La “materia prima”

Uno dei passaggi fondamentali nella realizzazione della pietra filosofale è il conseguimento della “materia prima“. La materia che non ha ancora ricevuto alcuna determinazione, e per questo è diversa dalla “materia seconda“, che già ne ha ricevuta qualcuna.

La “materia prima” si presenta sotto forma di minerale, sebbene gli alchimisti ne conservino gelosamente il segreto perché essa è la matrice che contiene, in potenza, la pietra filosofale stessa. Alcuni la descrivono come “pesante, di colore grigio piombo, con possibili tonalità bluastre e iridescenti“. Si presenta con una struttura a lamine e per questo diversi autori la chiamano “drago squamoso“. Non è un minerale conosciuto e da qualche autore è addirittura inclusa nei lapidari fantastici. Oltre a essere la base per la realizzazione della pietra filosofale, la “materia prima” possiede altre proprietà magiche: secondo alcuni tenerne un esemplare in casa può servire ad attrarre influenze benefiche.

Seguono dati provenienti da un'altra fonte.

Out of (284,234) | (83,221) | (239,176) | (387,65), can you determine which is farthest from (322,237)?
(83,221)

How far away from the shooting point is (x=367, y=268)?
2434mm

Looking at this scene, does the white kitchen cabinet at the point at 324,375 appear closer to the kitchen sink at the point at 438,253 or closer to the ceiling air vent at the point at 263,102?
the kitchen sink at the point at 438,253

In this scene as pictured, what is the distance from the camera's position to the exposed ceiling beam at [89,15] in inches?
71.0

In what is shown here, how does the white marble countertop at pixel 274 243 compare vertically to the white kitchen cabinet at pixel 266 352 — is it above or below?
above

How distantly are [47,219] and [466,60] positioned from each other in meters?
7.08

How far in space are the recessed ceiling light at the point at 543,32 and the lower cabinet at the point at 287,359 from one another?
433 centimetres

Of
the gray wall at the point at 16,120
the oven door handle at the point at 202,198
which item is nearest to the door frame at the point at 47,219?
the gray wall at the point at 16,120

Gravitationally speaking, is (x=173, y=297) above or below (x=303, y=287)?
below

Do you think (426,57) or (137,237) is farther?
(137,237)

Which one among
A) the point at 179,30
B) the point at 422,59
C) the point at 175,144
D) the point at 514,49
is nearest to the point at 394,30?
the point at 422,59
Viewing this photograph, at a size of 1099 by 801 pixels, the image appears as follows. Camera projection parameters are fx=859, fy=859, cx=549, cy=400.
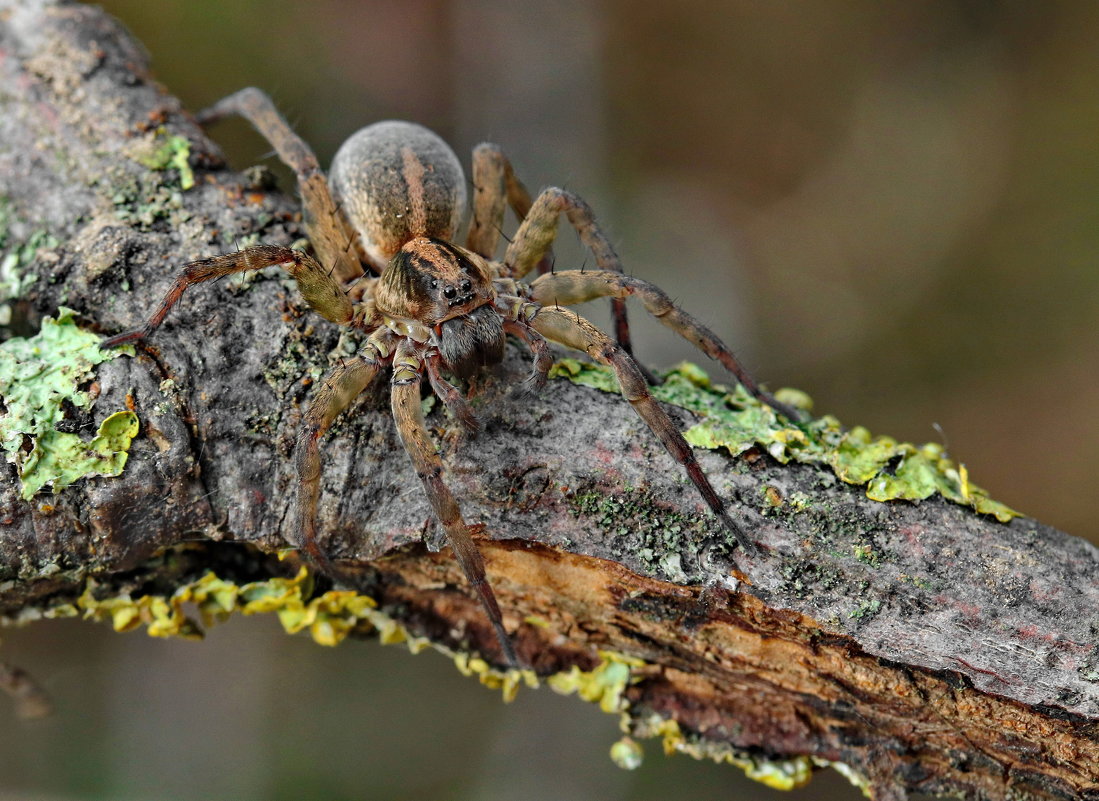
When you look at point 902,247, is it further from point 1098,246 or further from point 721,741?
point 721,741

Una volta realizzata come si presenta la pietra filosofale? Naturalmente le descrizioni variano: una delle più conosciute afferma che la pietra filosofale si presenta come un cristallo diafano di grande densità, con il colore del rubino. È piuttosto friabile, e quando lo si polverizza assume un colore giallo zafferano. Il punto di fusione è molto vicino a quello della cera ma è incalcinabile. Penetra con facilità nei corpi compatti e nessun agente chimico lo può attaccare. Questa pietra filosofale può essere usata sotto forma di polvere di proiezione per trasformare i metalli in oro. Può anche essere utilizzata sotto forma di olio, e allora prende il nome di “elisir universale” o “di lunga vita“. Si può impiegare con scopi terapeutici e addirittura, secondo alcuni alchimisti, per prolungare la vita fino al raggiungimento dell’immortalità.

L’alchimia vide il suo periodo d’oro nell’Europa dal XIII al XVI secolo. Dopo quel periodo una corrente di pensiero più realista lasciò da parte le dottrine esoteriche per dedicarsi ad altre arti e scienze, come la chimica considerata la vera erede dell’alchimia.
Del resto la persecuzione degli eretici scatenata in tutta Europa da parte dell’inquisizione si andò estendendo a tutte quelle attività che sembravano non concordare con i dogmi della Chiesa. Tra queste, naturalmente, ogni tipo di magia (e per la Chiesa l’alchimia era un’arte magica). L’alchimia entrò allora nella clandestinità e lentamente andò perdendosi fino a sparire definitivamente agli inizi del XIX secolo. In realtà ancora oggi sopravvivono gli alchimisti dello spirito, studiosi della dottrina spirituale.

L’inquisizione, creata originariamente nel XIII secolo per combattere l’eresia dei catari, si trasformò in breve tempo in un fenomeno di portata epocale. L’intransigenza e il fanatismo condussero ad una notevole estensione del concetto di eresia, fino a includervi ogni attività che potesse generare qualche sospetto nella gerarchia della Chiesa cattolica. Così la stregoneria, la magia e i patti con i demoni entrarono a far parte della lista dei peccati puniti dal San’Uffizio. Tra questi vi era naturalmente anche l’alchimia. Sul finire del XIV secolo, la facoltà di teologia di Parigi delineò come peccato di idolatria l’arte della magia esercitata da molti “rinchiudendo demoni in pietre, anelli o specchi, e consacrandoli con immagini di orribili divinità”. Per questo motivo l’alchimia andò trasformandosi in un’arte clandestina, vista con sospetto e accusata anche di essere in contatto con demoni e altri spiriti maligni. A parere di molti, questa fu la causa per cui l’alchimia si trasformò in un’arte esoterica: la necessità di occultare l’attività alchemica creò intorno ad essa un alone di mistero e di oscurità. Molti alchimisti finirono nella morsa dell’inquisizione, “come esempio per tutti coloro che tentano di attrarre verso di sé il potere infernale delle pietre“. Inquisizione dixit.